The desire, from an American standpoint, is to complete the ‘wraparound’ season before their football season begins in early September. From 2019, the FedEx Cup Playoffs look set to be run and won by late August (the time they usually start), while the Players Championship is slated to return to the March date it held until 2007. That last change will adjust Rose’s block of ‘harvest time’ by a month, making March to August the six-month run when all the biggest events will congregate.
Which leaves me wondering about the status of the other half of the year, the September to February portion. Will it become golf’s ‘wasteland’ that jaded players will target for downtime?
All these date changes seem to heighten the sense of
separation between the two halves of the global season.
There’s already a growing sense of division on the American circuit. Eight tournaments comprised the 2017 portion of the 2017-’18 wraparound season, one more than last time. Justin Thomas banked $US1,766,500 to lead the moneylist as one year ended and another began. That’s some deficit to chase down for those who choose to use October to December as downtime.

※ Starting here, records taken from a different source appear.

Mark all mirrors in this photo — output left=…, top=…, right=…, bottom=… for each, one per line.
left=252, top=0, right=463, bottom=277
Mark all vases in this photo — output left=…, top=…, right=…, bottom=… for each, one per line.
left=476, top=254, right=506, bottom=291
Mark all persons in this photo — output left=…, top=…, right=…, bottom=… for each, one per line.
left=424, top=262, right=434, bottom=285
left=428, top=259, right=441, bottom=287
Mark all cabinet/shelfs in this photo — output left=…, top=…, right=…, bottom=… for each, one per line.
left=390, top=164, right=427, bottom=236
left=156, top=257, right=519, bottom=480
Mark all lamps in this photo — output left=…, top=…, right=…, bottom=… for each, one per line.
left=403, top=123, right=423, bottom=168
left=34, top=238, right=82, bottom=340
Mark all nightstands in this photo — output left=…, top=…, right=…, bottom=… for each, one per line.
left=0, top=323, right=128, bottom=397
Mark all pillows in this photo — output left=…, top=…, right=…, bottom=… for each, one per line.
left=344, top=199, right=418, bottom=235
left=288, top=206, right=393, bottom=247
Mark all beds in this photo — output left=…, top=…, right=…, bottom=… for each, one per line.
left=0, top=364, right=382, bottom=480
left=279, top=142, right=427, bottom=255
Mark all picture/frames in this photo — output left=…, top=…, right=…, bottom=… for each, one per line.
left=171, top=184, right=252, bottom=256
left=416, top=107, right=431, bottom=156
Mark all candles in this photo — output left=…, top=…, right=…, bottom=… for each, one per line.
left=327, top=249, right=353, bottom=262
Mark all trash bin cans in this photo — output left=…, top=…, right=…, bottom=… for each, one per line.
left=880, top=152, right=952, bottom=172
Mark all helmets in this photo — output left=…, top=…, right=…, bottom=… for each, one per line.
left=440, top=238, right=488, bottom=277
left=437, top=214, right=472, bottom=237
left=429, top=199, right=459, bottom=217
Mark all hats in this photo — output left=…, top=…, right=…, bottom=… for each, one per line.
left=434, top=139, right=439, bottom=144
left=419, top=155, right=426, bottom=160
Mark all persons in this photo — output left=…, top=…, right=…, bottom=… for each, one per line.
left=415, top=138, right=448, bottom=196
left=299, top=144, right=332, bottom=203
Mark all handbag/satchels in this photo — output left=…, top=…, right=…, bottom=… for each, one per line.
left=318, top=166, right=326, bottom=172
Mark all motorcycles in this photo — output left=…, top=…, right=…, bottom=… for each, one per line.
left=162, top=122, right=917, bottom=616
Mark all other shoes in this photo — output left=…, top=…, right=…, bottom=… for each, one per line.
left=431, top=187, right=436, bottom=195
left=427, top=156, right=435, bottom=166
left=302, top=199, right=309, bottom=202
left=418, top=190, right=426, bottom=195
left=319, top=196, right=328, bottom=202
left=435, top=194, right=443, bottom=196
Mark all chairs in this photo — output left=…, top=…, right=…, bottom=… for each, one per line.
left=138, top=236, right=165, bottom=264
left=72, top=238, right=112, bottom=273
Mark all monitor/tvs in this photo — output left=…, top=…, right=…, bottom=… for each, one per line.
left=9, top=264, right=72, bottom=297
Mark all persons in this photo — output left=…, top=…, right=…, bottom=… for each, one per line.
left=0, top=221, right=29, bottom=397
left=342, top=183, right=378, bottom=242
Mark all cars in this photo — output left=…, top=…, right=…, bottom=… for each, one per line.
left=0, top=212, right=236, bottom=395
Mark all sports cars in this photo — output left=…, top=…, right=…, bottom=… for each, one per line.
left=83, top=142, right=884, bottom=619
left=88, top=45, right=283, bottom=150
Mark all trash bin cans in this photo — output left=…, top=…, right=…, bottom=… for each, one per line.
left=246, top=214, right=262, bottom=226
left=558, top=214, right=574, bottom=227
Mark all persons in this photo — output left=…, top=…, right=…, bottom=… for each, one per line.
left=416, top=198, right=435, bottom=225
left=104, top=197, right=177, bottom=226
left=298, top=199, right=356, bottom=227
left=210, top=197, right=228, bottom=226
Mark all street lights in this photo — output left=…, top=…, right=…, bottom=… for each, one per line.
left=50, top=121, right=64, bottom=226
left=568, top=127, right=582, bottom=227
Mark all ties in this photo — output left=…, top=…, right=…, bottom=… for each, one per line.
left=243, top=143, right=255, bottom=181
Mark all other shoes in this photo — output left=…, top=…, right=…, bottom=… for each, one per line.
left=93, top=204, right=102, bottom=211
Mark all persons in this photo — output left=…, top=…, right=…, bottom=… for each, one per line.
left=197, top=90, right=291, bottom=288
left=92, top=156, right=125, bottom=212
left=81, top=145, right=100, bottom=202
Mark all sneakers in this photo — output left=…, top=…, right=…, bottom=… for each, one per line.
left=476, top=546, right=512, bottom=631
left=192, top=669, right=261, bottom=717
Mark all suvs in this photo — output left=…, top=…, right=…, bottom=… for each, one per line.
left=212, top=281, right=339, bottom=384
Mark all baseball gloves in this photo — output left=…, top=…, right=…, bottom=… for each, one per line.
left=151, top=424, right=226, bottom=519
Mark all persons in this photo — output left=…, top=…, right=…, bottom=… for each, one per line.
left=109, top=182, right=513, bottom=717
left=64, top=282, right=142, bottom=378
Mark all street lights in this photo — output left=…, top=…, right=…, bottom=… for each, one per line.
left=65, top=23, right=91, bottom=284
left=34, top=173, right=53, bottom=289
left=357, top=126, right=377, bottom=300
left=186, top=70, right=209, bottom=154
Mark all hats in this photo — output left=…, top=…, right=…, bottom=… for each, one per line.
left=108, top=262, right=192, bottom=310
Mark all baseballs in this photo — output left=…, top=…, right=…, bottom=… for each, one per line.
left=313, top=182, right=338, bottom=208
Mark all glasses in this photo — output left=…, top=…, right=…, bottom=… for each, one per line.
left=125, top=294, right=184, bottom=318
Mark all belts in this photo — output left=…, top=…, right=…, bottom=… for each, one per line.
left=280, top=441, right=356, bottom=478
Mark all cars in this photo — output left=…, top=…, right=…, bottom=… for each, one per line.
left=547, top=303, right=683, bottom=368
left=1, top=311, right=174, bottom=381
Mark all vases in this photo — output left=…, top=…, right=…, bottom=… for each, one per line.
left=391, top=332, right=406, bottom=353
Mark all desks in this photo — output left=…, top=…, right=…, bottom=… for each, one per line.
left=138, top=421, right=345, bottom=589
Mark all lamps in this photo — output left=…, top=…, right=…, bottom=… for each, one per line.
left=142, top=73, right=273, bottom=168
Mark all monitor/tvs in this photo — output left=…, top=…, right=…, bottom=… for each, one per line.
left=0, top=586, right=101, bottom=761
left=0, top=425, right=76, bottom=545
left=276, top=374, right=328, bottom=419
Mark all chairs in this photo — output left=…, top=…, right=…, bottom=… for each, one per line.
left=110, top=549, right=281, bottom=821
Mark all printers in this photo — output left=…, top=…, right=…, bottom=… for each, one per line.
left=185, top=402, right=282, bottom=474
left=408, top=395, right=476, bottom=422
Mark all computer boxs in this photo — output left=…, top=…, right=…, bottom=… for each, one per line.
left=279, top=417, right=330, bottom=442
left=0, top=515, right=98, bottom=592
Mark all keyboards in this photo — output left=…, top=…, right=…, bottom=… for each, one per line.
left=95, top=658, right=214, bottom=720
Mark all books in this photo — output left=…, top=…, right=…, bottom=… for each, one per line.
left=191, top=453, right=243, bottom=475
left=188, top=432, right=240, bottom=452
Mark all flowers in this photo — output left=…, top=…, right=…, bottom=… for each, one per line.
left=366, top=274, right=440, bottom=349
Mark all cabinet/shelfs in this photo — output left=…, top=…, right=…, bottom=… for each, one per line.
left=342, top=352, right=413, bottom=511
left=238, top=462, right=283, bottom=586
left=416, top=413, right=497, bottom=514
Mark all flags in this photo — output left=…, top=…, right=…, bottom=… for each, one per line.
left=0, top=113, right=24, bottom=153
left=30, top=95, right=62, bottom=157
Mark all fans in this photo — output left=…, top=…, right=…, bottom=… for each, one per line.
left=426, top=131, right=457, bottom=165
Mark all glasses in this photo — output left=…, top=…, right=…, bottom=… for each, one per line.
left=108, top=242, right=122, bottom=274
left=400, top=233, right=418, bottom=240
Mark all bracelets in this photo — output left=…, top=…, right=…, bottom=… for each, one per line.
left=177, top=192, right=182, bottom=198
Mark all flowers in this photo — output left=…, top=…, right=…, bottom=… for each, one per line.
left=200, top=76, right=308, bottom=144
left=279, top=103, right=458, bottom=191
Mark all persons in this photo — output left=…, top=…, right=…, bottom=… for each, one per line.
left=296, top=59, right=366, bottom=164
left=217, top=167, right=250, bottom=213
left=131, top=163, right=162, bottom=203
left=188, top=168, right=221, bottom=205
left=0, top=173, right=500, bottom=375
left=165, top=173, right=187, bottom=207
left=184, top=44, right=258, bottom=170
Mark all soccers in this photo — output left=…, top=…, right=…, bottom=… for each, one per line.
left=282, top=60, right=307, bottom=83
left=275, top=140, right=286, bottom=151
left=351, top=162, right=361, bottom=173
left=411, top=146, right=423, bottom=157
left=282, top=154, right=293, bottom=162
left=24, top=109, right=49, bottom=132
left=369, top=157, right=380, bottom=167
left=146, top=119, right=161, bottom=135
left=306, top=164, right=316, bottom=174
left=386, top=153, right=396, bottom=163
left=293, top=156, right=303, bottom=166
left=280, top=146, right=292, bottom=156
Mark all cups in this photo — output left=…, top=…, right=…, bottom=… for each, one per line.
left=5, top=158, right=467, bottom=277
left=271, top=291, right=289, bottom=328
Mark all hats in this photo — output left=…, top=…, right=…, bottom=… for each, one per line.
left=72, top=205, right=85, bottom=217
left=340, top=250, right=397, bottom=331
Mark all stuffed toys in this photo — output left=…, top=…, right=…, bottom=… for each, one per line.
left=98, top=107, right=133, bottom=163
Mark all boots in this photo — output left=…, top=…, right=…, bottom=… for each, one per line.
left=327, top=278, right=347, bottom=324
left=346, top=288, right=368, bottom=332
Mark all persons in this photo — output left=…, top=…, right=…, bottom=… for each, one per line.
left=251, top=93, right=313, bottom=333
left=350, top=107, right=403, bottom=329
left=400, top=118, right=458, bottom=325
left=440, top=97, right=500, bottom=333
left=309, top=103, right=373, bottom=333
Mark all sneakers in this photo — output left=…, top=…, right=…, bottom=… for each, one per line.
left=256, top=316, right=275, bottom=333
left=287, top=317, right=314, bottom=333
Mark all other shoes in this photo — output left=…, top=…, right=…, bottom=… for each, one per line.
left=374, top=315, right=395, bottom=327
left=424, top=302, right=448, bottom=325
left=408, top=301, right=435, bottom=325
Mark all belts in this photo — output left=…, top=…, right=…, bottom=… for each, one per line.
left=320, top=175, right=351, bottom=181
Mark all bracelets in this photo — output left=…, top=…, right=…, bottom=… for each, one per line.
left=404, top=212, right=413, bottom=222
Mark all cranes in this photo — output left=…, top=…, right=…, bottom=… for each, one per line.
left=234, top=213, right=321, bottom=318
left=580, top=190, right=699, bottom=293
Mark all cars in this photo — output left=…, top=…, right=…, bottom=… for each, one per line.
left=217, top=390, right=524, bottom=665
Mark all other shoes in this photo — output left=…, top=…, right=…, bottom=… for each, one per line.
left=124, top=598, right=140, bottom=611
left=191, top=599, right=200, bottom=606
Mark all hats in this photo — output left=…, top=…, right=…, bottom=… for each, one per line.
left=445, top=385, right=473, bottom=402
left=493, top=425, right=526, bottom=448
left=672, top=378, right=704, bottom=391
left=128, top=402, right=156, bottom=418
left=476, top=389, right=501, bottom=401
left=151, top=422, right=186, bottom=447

Adam Scott, who historically constructs a playing schedule about as meticulously as any golfer on the planet, has lamented the pressure brought about by the need to chase prizemoney and world ranking points by playing more often late in the year. His ranking slid from seventh in the world at the start of last year to 31st exiting the Australian PGA Championship. That’s despite registering four top-10s from 19 starts in 2017.
Still, he can see the flip side of adding events. “It takes the pressure off as you get a bit of an off-season through Christmas and New Year,” Scott said at the CIMB Classic in Malaysia in late 2016. “It’s nice to be able to have this event with FedEx Cup points, and next week, HSBC Champions, and try to get off to a bit of a flyer. I think a lot of guys like coming to this event for that specific reason. You can get off to a good start.”
He’s right, and more players are treating the late-season tournaments with a similar approach. Yet for the tour elite, playing these events scattered around the globe must be like showing up for summer school.
Scheduling is a very personal aspect of tour life and what works for some players invariably doesn’t fit others. Players eschewing the late-year grind instead see the October to December or January and February stints as the chance to rest and prepare for the height of the season. But they invariably get to choose only one or the other. Rose qualified for the winners-only Tournament of Champions in Hawaii in early January but elected to skip the trip to paradise in favour of rest after a hectic run of tournaments that took him to (in order) Shanghai, Turkey, Dubai, Hong Kong, the Bahamas and Jakarta.
The upshot of it all is: the tournaments in the ‘have not’ part of the golf calendar will fight harder – wherever they are in the world – to draw elite fields. It’s been an issue in Australia for decades, prompting several opinions on whether a February sequence of tournaments might make more sense than the current November/December timing. It could be a masterstroke for the PGA Tour of Australasia, or it might be a case of shuffling deckchairs on the Titanic.
But back to Rose, who, somewhat ironically, won three of those six far-flung tournaments he played in late 2017, outside his targeted window on the golf calendar. Which just goes to show there is no rhyme or reason to when good form strikes, even in the game’s top echelon.